Alors que les dirigeants du G7 se réunissent à Evian-les-Bains pour leur 52e sommet annuel, la cité thermale française devient le miroir de fractures économiques profondes. Aujourd’hui, les puissances occidentales et le Japon font face à un constat sans appel : leur hégémonie historique s’est irrémédiablement effritée au profit du dynamisme des pays émergents.
Du directoire monfial au club de la nostalgie
Lors de sa création en 1975 dans la foulée du premier choc pétrolier, le G7 composé des États-Unis, Japon, Allemagne, France, R-U, Italie, Canada, s’est imposé comme le véritable directoire économique de la planète. A l’époque, ce groupe des démocraties industrielles représentait à lui seul près de la moitié du PIB mondial en parité de pouvoir d’achat (PPA), et plus de 60% en valeur nominale. Prendre une décision à sept équivalait à fixer la trajectoire financière du reste du globe.
Au jour d’aujourd’hui, l’ambiance au bord du lac Léman est bien différente. Selon les statistiques les plus à jour du FMI, la part du G7 dans le PIB mondiale (PPA) a chuté sous la barre des 28%. Si le groupe conserve une force de frappe financière considérable, sa domination structurelle appartient au passé. En cause, l’irrésistible ascension des pays émergents.
En effet, le déclin relatif du G7 n’est pas le signe d’un appauvrissement absolu de ses membres, mais plutôt le résultat du rattrapage fulgurant des économies dynamiques du Sud global, portées par le bloc des BRICS+ (Brésil, Russie, Inde, Chine, RSA, récemment rejoints par l’Égypte, l’Éthiopie, l’Iran et les Émirats Arabes Unis).
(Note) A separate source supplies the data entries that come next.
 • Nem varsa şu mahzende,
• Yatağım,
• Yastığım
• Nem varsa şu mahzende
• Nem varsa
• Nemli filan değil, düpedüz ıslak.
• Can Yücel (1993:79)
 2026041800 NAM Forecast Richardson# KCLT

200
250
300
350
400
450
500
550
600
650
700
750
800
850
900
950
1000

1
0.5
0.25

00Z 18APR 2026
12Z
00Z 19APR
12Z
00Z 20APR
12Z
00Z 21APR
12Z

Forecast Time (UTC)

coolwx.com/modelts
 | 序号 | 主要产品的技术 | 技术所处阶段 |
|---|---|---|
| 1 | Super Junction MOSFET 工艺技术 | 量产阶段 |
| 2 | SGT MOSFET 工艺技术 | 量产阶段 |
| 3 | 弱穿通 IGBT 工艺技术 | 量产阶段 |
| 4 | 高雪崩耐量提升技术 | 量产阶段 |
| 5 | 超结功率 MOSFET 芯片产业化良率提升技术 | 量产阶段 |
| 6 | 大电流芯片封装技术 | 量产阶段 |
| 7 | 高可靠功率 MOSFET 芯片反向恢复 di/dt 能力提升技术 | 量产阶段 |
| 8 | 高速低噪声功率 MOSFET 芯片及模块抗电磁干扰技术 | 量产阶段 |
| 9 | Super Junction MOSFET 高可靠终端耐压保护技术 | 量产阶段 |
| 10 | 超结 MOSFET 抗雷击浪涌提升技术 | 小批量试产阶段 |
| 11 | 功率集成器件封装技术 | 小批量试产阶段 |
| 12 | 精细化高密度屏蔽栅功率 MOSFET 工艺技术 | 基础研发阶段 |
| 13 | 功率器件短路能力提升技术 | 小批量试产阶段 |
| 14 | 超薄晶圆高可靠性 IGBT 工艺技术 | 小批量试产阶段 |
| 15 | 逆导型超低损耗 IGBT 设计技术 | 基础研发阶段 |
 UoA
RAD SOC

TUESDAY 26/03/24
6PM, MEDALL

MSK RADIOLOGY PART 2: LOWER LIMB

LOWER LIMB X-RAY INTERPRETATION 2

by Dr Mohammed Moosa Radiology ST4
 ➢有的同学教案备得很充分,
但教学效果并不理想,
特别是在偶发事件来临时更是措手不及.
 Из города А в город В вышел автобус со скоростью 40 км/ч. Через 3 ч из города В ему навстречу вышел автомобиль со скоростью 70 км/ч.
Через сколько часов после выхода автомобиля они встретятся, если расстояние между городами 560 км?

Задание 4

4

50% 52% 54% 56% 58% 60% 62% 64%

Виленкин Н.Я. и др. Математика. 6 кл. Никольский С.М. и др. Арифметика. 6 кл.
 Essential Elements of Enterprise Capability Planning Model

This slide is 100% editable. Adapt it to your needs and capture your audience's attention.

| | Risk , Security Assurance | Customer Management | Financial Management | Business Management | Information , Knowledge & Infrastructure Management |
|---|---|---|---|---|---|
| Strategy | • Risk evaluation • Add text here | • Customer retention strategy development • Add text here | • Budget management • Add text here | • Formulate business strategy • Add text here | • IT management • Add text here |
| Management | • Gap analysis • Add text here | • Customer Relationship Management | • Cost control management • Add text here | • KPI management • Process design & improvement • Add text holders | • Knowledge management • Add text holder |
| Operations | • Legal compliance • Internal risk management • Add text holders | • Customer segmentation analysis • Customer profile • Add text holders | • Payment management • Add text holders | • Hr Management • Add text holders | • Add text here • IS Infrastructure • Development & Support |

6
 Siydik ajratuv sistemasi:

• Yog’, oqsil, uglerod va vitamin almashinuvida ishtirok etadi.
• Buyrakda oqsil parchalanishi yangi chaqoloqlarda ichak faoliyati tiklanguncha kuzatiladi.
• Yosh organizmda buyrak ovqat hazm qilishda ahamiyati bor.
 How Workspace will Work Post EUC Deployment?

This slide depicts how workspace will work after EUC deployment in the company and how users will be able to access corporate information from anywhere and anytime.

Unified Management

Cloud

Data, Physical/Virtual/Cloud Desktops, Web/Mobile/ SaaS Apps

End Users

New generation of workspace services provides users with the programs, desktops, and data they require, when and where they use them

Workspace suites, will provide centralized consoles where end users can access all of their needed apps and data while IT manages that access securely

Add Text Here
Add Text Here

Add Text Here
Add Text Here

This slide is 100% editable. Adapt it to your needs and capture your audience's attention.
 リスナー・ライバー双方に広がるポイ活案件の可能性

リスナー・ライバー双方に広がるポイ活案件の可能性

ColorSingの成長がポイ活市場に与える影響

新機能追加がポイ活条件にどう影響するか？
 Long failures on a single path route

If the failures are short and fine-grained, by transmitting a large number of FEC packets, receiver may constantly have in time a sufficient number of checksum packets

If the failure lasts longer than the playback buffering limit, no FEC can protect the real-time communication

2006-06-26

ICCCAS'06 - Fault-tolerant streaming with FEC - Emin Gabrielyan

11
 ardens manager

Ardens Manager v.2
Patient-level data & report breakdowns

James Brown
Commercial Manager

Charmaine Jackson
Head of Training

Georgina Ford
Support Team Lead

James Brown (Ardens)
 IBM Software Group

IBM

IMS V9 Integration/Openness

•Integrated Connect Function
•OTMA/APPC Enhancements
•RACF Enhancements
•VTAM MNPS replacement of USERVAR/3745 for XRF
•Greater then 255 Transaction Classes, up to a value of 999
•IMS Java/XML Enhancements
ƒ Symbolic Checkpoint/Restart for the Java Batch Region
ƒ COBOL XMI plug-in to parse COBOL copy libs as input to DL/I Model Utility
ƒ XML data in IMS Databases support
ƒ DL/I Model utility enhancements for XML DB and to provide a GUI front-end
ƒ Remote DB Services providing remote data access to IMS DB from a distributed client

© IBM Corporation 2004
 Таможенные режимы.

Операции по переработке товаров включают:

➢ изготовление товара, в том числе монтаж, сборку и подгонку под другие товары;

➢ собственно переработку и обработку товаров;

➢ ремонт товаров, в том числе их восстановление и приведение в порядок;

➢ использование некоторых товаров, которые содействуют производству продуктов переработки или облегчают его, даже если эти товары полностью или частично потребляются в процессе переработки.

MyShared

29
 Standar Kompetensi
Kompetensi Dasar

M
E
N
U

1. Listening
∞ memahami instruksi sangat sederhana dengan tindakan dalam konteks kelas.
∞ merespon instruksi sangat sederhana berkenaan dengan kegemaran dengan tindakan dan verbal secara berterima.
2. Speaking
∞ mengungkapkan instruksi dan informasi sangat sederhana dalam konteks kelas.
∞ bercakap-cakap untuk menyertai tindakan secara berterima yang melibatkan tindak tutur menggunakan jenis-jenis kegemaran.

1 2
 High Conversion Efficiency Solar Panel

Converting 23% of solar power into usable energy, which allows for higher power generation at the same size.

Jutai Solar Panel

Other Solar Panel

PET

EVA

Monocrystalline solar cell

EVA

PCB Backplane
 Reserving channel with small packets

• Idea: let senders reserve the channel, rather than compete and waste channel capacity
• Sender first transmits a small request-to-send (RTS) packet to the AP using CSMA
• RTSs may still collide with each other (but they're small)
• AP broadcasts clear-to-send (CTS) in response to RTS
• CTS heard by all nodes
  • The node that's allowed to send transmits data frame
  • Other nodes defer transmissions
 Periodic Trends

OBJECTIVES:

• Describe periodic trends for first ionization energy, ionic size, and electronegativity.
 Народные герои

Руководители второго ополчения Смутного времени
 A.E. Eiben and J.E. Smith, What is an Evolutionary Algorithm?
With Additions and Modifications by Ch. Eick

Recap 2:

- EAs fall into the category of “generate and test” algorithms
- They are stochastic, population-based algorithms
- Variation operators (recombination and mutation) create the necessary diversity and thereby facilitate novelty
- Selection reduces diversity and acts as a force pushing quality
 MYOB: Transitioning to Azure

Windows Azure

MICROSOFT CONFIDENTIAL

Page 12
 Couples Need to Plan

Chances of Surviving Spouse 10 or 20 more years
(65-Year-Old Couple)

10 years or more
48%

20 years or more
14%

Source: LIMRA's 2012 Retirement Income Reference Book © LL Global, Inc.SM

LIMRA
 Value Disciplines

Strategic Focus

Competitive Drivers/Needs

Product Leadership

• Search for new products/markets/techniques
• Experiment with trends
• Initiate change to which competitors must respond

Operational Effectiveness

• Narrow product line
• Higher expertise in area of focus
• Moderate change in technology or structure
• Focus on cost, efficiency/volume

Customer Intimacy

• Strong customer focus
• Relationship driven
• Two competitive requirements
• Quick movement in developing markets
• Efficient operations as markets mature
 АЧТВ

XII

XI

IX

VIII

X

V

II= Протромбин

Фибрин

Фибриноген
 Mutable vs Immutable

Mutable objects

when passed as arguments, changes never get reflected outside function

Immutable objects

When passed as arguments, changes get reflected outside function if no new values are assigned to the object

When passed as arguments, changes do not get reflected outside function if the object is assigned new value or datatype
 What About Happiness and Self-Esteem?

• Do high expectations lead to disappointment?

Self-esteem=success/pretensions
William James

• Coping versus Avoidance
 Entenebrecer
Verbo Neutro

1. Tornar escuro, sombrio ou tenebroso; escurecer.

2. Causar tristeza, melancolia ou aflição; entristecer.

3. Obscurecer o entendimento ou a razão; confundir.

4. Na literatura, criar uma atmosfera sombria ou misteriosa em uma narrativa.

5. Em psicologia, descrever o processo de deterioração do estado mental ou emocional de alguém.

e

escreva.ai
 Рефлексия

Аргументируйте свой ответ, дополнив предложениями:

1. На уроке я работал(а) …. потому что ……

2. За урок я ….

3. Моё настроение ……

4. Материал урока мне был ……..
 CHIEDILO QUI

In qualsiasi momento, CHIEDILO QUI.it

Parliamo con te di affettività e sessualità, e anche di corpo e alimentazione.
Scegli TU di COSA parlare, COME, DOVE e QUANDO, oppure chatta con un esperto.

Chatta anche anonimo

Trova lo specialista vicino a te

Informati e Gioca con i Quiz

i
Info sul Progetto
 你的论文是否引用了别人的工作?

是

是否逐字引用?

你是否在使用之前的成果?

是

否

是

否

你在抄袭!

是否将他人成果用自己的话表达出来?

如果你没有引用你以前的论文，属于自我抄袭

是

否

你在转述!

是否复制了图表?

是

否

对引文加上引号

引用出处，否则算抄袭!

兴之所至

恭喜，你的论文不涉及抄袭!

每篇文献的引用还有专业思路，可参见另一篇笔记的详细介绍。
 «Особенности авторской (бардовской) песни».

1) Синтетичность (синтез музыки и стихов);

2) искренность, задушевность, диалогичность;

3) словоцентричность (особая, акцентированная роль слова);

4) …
Le croisement des courbes ou d’indicateurs, survenu au début des années 2020, est désormais consolidé. Si la part du PIB mondial en PPA du G7 est evalué à près de 28%, celle des BRICS+ avoisine les 41%. La croissance moyenne du PIB surfe dans la fourchette de 1,2 à 1,7%, tandis que celle des BRICS+ oscille entre 3,4 et 4 %, soit plus du double.
L’explication technique de ce basculement réside dans le potentiel de croissance. Des nations comme la Chine ou l’Inde traversent des phases massives d’industrialisation et d’urbanisation, avec des taux de croissance insolents (jusqu’à 6,5% pour l’Inde). A l’inverse, les économies matures du G7, excepté la résilience relative de l’économie américaine avec 2,2%, s’essoufflent dans une croissance molle, plombée par le vieillissement démographique et des niveaux d’endettement public record (plus de 123% du PIB en moyenne pour le groupe)
Evian : Une redéfinition des priorités pour rester pertinent
Consciente de ce rééquilibrage des forces, la présidence française du sommet d’Evian a dû adapter son agenda. Il ne s’agit plus pour le G7 d’imposer unilatéralement ses règles du jeu, mais de sécuriser sa propre résilience face aux géants de demain. Les priorités affichées cette semaine en témoignent :
– La sécurisation des minéraux critiques: le G7 tente de diversifier ses chaînes d’approvisionnements en métaux rares, plus qu’indispensables à la transition numérique et énergétique; un secteur aujourd’hui largement contrôlé par la Chine.
– Le nouvel ordre de solidarité internationale : face au crédit croissant des BRICS auprès des pays en développement, le G7 cherche à rebâtir des partenariats plus équitables pour ne pas perdre définitivement son influence en Afrique et en Asie du Sud-Est.
En définitive, le G7 n’est plus le cœur exclusif de la richesse mondiale. Il demeure néanmoins un forum d’influence géopolitique et financier majeur en raison de la puissance du dollar américain et à son avancé technologique. Mais il doit désormais composer avec un monde multipolaire où le centre de gravité économique bascule inexorablement vers l’Est etble Sud-Est de la planète.